Debit card technology has simplified the use of health care flexible spending accounts (FSAs). By accessing the stored value on a debit card when making a health care purchase, an FSA participant avoids having to pay for the expense out-of-pocket and then go through a claims submission process in order to be reimbursed. Debit cards also are used in other types of self-insured medical reimbursement plans, such as health reimbursement arrangements.
As the use of debit cards and the popularity of FSAs continue to grow, some retailers are developing online pharmacies that sell only FSA-eligible products. Consumers pay for the goods using their FSA debit cards and can print a receipt at the time of purchase or wait until later. This makes it easier for FSA users to comply with IRS regulations regarding expense documentation.
Internal Revenue Service rules require substantiation of expenses for which an FSA participant seeks reimbursement. For transactions conducted with a debit card, IRS rules and notices define how the basic substantiation requirements can be met without the employee having to submit documentation after the fact. When the health care expense is incurred at a provider or merchant that does not have a health care-related merchant category code — such as a grocery store, discount store or online pharmacy — the Internal Revenue Service now requires that such merchants have in place an inventory information approval system (IIAS) in order for the debit card transaction to be processed.

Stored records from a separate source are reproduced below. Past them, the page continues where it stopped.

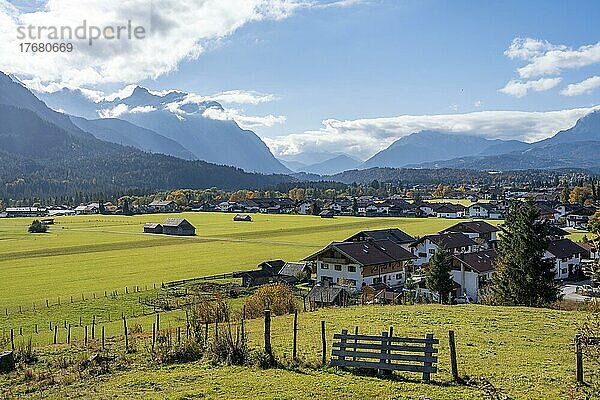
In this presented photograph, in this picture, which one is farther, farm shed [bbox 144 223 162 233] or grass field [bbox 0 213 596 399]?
farm shed [bbox 144 223 162 233]

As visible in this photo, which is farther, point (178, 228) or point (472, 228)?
point (178, 228)

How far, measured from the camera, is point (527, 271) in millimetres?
34094

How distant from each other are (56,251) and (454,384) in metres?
71.3

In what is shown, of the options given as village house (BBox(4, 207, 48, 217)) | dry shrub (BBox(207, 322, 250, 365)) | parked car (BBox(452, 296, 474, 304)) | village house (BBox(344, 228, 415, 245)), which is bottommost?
parked car (BBox(452, 296, 474, 304))

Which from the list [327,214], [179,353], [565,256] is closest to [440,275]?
[565,256]

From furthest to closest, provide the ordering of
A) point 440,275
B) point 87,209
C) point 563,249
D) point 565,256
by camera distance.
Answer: point 87,209, point 563,249, point 565,256, point 440,275

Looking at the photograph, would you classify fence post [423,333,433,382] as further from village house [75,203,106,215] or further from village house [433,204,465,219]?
village house [75,203,106,215]

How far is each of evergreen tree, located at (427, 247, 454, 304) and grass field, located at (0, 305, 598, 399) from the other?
53.9 feet

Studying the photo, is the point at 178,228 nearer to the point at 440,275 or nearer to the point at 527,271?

Most major grocery store chains, discount stores and warehouse clubs now have in-store pharmacies to offer shoppers the convenience of filling prescriptions while doing their regular shopping. Plus, over-the-counter medications and health care supplies — pain relievers, cold remedies, first-aid supplies, contact lens solutions and the like — can be paid for with FSA money. Thus, when filling a prescription or picking up an over-the-counter medication, a shopper at these types of merchants frequently will make purchases that cannot be paid for from the flexible spending account. An IIAS is intended to ensure that, in such situations, the debit card is used to pay for only those items that qualify as Tax Code Section 213 medical expenses.
How Does an IIAS Work?
Basically, such a system collects inventory control information about the items purchased and compares that data to a list of qualified medical expenses. At the time of the transaction, the system approves only the amount of the qualified medical expense for payment with the FSA card and requires the card user to pay for any remaining portion of the purchase in some other way. If an employee purchases over-the-counter medications at a grocery store along with a few food items, the IIAS validates the over-the-counter medications as qualified medical expenses, eligible to be paid from the FSA card. This information is then electronically transmitted to the debit card vendor and the employee need not submit any further substantiation on the expense (though it’s a good idea for the employee to hang on to these receipts).If a non-health care merchant does not use an IIAS, an employee’s attempt to use a debit card to pay for a purchase would be rejected by the debit card vendor. The employee would have to pay for the items out-of-pocket, and go through the FSA’s substantiation/claims submission process to receive reimbursement.
The IIAS requirement became effective beginning in 2008 for merchants such as grocery stores, discount stores, warehouse clubs and convenience stores, and for mail-order and online pharmacies. It became effective in 2009 for stores that have a “Drug Stores and Pharmacies” merchant code, but which also sell a significant number of items that would not qualify as Sec. 213 medical expenses. Drug stores and pharmacies for which 90 percent of the gross receipts in the prior taxable year were for items that would qualify as Section 213 medical expenses — including over-the-counter products that so qualify — need not have an IIAS in place in order to process debit card FSA transactions.
Since the IIAS requirement is relatively new, your employees might be encountering situations where their debit card is being rejected for valid health care purchases from a merchant they’ve successfully used the card at previously. Thus, it could be helpful to let employees know why this is happening or to check with your plan’s debit card vendor to see whether it has any communications prepared on this issue.